Some random thoughts, play ideas, and notions:

* Keep the small 4 movement. The larges are meant to be in formation (or defense) and they can wreak havoc if you employ them correctly (i.e. roll into a pack of mediums and waste them all).

* Consider not allowing every ship to move and fire every turn--what happens to the strategy, if (say) you have to roll a "d3" and only ships of the result or larger may be moved that turn (by both sides). Makes smalls a lot less effective--which sort of follows, as smaller vessels actually are considerably slower than larger, at combat sizes. A sort of simple "wind rule" that, basically leaves smaller vessels in doledrums while larger ships can still limp along under full sail.

* For a more complex, but more "realistic" game, some folks have worked up windage rules for the Pirates TCG:
-- Roll a die to determine wind direction, roll another to determine speed, roll a third to determine duration until a change. Use a simple chart (similar to a pie chart) to determine a multiplier of wind speed based on your angle of attack into or away from the wind direction, to determine a final ship speed multiplier. Sounds complicated, but it's pretty intuitive once you know how it works (or if you know how to sail). And it could *also* be a way to mitigate any balance problems between sizes: maybe larges can beam reach and run faster than mediums or smalls, but smalls can go closer hauled? LOTS to play with, there, just making custom points of sail charts for the piece sizes, to balance them.

* Use the tubes for "barrier reefs"--they make for fun tactics.

* I also play a space variation (not true vector piloting, just theme) and use tube tops or matching-color poker chips as "teleporters" or wormholes:
-- If any part of your ship touches a tube top or chip, you can relocate the ship to the corresponding chip (or any other tube top, whatever) for one movement step. Place it so that it's backend is completely touching the tube top (or touching the other chip on its base center--use the sprue mark as a gauge). Proceed with normal movement (if any). Makes for interesting tactics, and often a surpirse or two, when folks forget about them and--BAMF!--someone's now right up their tailpipe.

* On that note, I've never played but want to test an idea where every ship has a small-length-range cannon coming straight off the nose and straight off the back (i.e. ray trace with a laser pointer). Makes smalls even more devastating, I'd imagine, but they could be denied it... or maybe only the larges have nose and tail cannon?

* Don't forget multiplayer. It's often as not kingmaker material (most game can degenerate into that anyway, tho), but it can be fun for "scenario" games:
-- Protect the merchant convoy: a third color is a "dead hand" posse of larges trying to get from line A to line B on a long table. One side is the guardian navy, the other is the rampaging pirates or enemy navy. GO!
-- Two-on-one, 12 pts each vs. 24 pts, NO TALKING TACTICS; or, that is, all tactics talk must be in the open, being "semaphore" or "morse code."

* Steal rules from the Pirates TCG again, and populate the playing field with islands which, when "captured" (land on them) yield a hidden number of points in "gold" (randomized prior to play), but only IF you can shuttle the gold back to your home island (and that island's not captured!).

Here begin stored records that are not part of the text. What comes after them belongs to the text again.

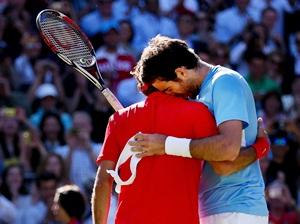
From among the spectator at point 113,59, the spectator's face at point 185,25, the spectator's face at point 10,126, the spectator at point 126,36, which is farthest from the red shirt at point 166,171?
the spectator's face at point 185,25

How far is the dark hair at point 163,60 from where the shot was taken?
5.48 metres

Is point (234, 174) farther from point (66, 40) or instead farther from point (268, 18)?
point (268, 18)

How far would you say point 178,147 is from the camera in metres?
5.39

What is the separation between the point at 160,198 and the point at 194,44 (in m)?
8.82

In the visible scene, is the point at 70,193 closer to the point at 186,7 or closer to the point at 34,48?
the point at 34,48

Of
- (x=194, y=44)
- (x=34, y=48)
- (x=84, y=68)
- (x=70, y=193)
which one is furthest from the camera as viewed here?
(x=194, y=44)

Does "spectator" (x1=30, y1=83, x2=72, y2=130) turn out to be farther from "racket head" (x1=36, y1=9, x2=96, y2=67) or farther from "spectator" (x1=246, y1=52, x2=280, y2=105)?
"racket head" (x1=36, y1=9, x2=96, y2=67)

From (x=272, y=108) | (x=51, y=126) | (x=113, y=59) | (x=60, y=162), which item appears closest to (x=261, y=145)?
(x=60, y=162)

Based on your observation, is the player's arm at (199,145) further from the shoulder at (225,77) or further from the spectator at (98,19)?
the spectator at (98,19)

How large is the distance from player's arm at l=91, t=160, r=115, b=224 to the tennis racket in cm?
78

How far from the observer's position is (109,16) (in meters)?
14.3

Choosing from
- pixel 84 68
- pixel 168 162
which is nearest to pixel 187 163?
pixel 168 162

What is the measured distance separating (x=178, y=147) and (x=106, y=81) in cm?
770

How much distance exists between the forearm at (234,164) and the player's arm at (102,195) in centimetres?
54
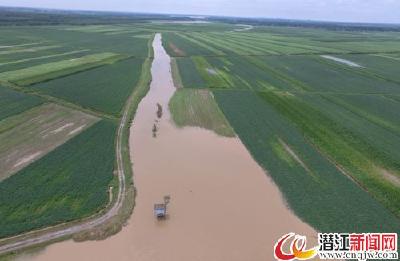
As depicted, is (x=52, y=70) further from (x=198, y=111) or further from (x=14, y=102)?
(x=198, y=111)

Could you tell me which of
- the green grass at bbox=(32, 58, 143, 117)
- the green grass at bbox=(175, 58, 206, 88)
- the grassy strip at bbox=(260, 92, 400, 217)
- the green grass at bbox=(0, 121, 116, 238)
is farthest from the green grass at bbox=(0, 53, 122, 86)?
the grassy strip at bbox=(260, 92, 400, 217)

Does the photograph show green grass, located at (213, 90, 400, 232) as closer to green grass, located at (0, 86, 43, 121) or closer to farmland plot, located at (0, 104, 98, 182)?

Gives an objective other than mere carnage, and can even make for minor "role playing" play, if folks make deals not to totally sink a ship, if the gold is given over (i.e. you can take the money or sink the ship, but not both). ALSO, can have a repair option at the home island: say, 1 point of damage per turn spent passing "in dry dock."

Anyhow... I can go on and on. Armada is, as was said, an awesomely visceral, easy-to-understand game for almost any age; and it's nowhere near as intimidating to new players as most "normal" mini games. Superb demo material, too, as it shows the 'mids versatility.